→ Task objective:
Leave the images behind and copy every record exactly.

*** Opening of Source material ***

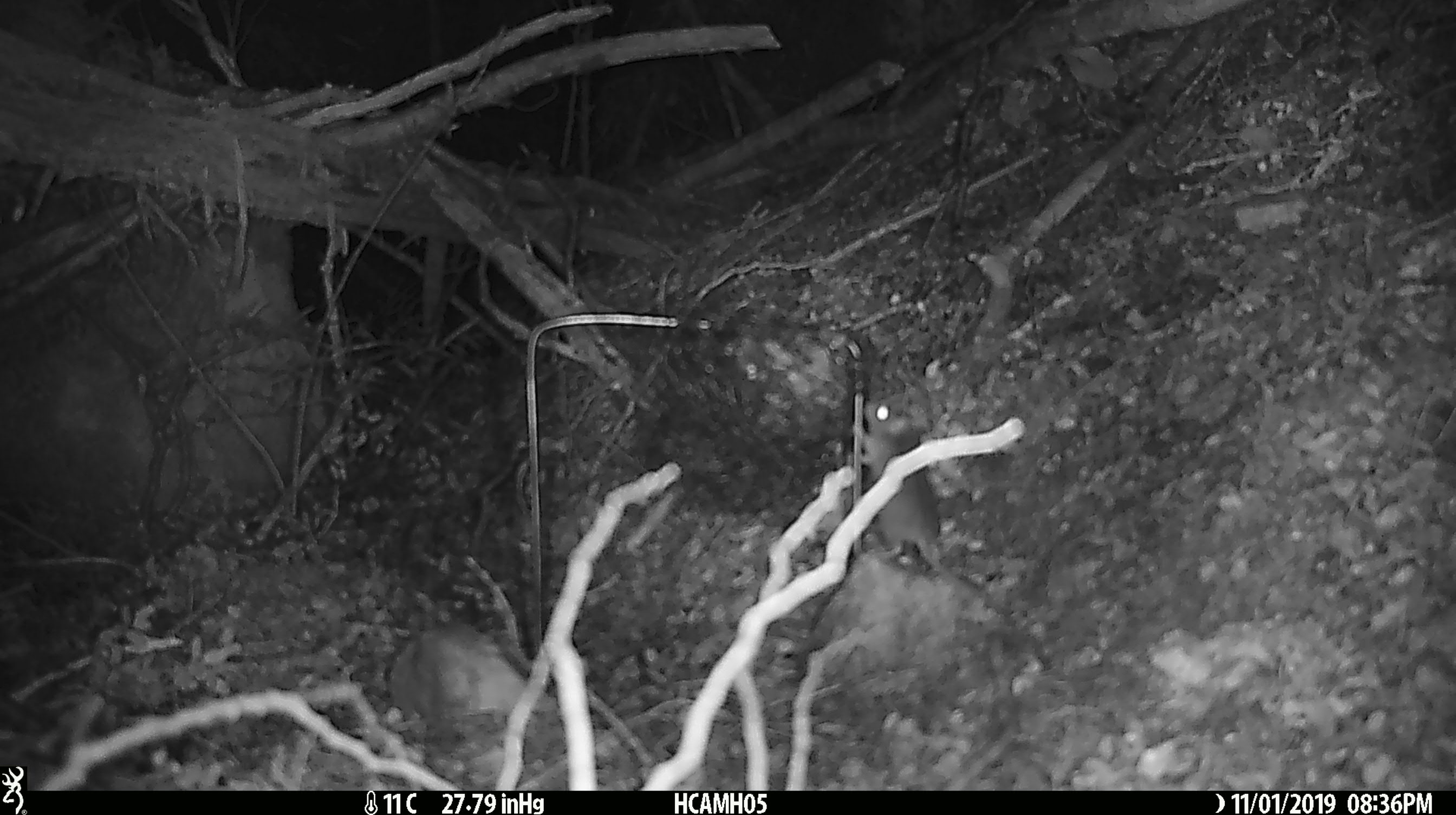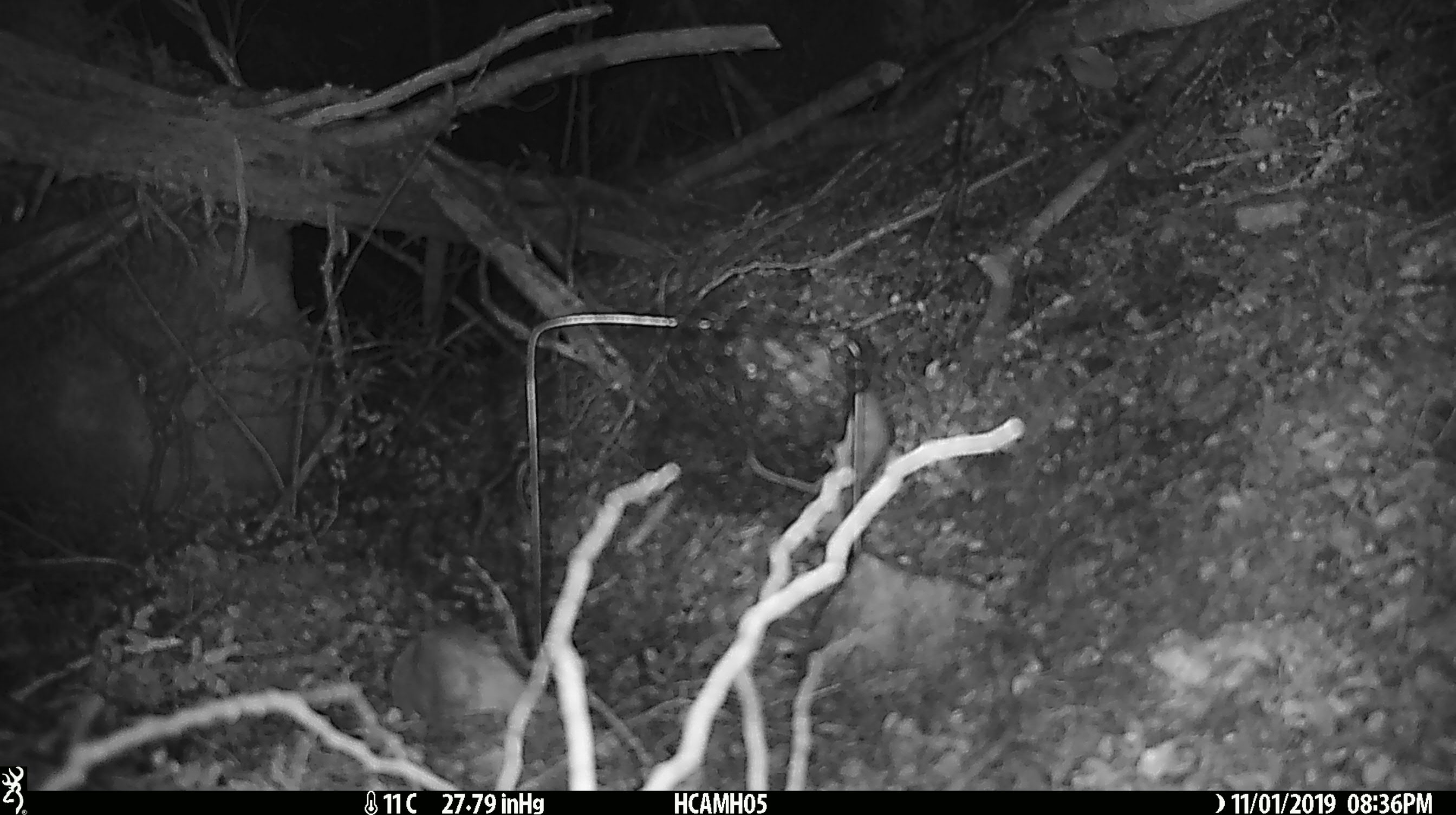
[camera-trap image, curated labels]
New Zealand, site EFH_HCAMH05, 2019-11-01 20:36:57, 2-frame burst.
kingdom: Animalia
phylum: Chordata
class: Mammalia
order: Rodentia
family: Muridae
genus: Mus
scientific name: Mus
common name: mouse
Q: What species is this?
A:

*** Close of Source material ***

→ Written solution:
[camera-trap image, curated labels]
New Zealand, site EFH_HCAMH05, 2019-11-01 20:36:57, 2-frame burst.
kingdom: Animalia
phylum: Chordata
class: Mammalia
order: Rodentia
family: Muridae
genus: Mus
scientific name: Mus
common name: mouse
Q: What species is this?
A:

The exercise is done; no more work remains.